Ma andiamo con ordine: bisogna ripercorrere ben vent’anni di storia sulle due ruote in mezzo agli sterrati e al vino rosso. “Il 5 ottobre 1997 nacque la prima Eroica – ci spiega Giancarlo Brocci -, un’idea volta a valorizzare quello che io chiamo il Parco ciclistico del Chianti, un territorio straordinariamente adatto alla bicicletta. Partì come gadget della Gran Fondo dedicata a Gino Bartali: chi si iscriveva a quella corsa (che aveva già due anni di vita), poteva garantirsi la partecipazione gratuita all’Eroica”.
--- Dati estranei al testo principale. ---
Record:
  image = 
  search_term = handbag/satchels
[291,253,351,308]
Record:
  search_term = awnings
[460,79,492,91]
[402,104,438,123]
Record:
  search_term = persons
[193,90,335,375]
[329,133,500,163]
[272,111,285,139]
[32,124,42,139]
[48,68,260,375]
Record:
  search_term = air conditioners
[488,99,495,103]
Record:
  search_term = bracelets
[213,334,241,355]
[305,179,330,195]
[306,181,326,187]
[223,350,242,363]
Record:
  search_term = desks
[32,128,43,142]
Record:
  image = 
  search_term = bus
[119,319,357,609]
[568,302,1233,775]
Il fascino dell’iniziativa colpì tutti. E qualche anno dopo, coinvolgendo altri attori istituzionali, si fece largo l’ipotesi di allargare la manifestazione anche ai professionisti: “Un giorno – ricorda Brocci – si discuteva con Claudio Martini (presidente della Regione Toscana dal 2000 al 2010, ndr), con il presidente della Federazione Ciclistica Renato Di Rocco e con i vertici del Montepaschi di Siena. E allora mi sono chiesto: perché non permettere anche ai professionisti di misurarsi con lo sterrato? La mia idea, quella di estendere l’Eroica ai professionisti, aveva un importante contenuto tecnico – perché affrontare tratti di sterrato richiede una grande perizia nel guidare la bicicletta – e un grande impatto anche per la corsa per amatori: da quel momento in poi, l’Eroica venne di fatto sdoganata”.
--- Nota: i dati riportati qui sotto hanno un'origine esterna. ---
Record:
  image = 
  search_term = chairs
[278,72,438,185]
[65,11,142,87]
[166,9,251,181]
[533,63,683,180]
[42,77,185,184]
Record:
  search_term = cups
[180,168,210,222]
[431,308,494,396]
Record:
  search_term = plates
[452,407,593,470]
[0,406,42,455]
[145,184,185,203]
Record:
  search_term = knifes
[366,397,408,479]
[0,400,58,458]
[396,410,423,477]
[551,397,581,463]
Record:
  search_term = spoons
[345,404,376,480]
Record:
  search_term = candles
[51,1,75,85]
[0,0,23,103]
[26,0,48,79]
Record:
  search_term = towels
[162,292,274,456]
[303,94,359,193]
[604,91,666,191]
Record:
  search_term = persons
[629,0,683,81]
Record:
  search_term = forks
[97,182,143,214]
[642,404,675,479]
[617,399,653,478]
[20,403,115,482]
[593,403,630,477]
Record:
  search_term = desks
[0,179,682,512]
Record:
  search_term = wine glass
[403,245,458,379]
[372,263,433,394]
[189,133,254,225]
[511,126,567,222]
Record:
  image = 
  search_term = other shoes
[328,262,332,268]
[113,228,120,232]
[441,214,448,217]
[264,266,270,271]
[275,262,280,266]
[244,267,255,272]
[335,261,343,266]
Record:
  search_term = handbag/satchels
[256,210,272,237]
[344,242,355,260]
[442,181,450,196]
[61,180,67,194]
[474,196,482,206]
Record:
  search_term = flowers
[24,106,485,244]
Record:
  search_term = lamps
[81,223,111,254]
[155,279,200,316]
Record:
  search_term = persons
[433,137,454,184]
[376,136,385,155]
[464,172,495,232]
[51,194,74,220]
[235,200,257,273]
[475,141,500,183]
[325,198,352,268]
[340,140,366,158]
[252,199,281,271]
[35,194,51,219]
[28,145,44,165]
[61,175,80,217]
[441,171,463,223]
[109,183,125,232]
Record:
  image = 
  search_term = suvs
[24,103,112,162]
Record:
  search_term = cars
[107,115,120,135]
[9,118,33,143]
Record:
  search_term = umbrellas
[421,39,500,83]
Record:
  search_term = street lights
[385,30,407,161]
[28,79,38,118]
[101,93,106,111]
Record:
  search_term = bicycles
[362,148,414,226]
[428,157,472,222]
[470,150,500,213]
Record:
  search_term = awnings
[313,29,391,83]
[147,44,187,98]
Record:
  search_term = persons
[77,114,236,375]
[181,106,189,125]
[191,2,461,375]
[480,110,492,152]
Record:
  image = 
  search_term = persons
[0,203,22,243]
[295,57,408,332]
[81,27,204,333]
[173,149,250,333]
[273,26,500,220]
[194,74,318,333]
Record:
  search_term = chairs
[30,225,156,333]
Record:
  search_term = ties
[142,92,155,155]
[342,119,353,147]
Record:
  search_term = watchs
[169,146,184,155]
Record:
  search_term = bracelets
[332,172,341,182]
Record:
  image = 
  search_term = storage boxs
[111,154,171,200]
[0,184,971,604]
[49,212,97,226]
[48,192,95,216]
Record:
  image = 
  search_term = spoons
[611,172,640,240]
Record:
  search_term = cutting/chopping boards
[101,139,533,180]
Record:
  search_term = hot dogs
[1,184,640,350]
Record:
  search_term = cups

All’inizio, nonostante qualche resistenza interna da parte dei vertici del ciclismo, perplessi sul fatto che i professionisti potessero correre su tratti di strada non asfaltata, la prima edizione di quella che venne chiamata Eroica-Montepaschi fu un successo: “La organizzammo nel 2007, due giorni dopo l’Eroica vera e propria. E la vinse nientemeno che il vice-campione del mondo Aleksandr Kolobnev. Un chiaro segnale che la corsa aveva riscosso un alto indice di gradimento tra i campionissimi di questo sport. L’anno dopo RCS, allora rappresentata da Angelo Zomegnan, iniziò a imporre i primi cambiamenti come quello di spostare la corsa a marzo. Nel 2009, poi, la corsa cambiò nome e da Eroica-Montepaschi si passò a Strade Bianche”.

Ma la rottura vera e propria tra il gruppo editoriale e gli organizzatori dell’Eroica avvenne in un secondo momento: “Fu quando RCS Sport passò dalla gestione di Michele Acquarone a quella di Mauro Vegni – afferma Brocci -: iniziai a non essere più una figura gradita. Nel 2015, provai di nuovo a inserire il marchio Eroica nella manifestazione, pagando come sponsor, ma la cosa cadde nel vuoto. Insomma, RCS è venuta qui, nel nostro territorio, e ha completamente ignorato una realtà (quella del brand Eroica, appunto) che alimenta l’economia della zona. Il fatto emblematico è il cambio della partenza, prima da San Gimignano e poi da Siena: l’intento è stato quello di escludere Gaiole in Chianti e, di conseguenza, l’Eroica che a questo paese è collegata in maniera intima”.

E ora si passerà, inevitabilmente, alla guerra delle carte bollate: “Abbiamo chiesto la proprietà intellettuale dell’idea Strade Bianche: il progetto – sottolinea Brocci – è il mio e la corsa è nata indubitabilmente come Eroica. Chi non riconosce questo produce un danno a un brand riconosciuto in tutto il mondo. All’inizio RCS ha minimizzato, ma adesso è partita una diffida: se entro dieci giorni non ci risponderanno, andremo in tribunale e si inizierà la causa. Ci aspettiamo che venga dato il giusto rispetto e il giusto riconoscimento a un patrimonio di idee e di passione, a un territorio, a tanta bella gente, all’anima vera del ciclismo. Non c’è posto, in questo mondo, soltanto per il business”.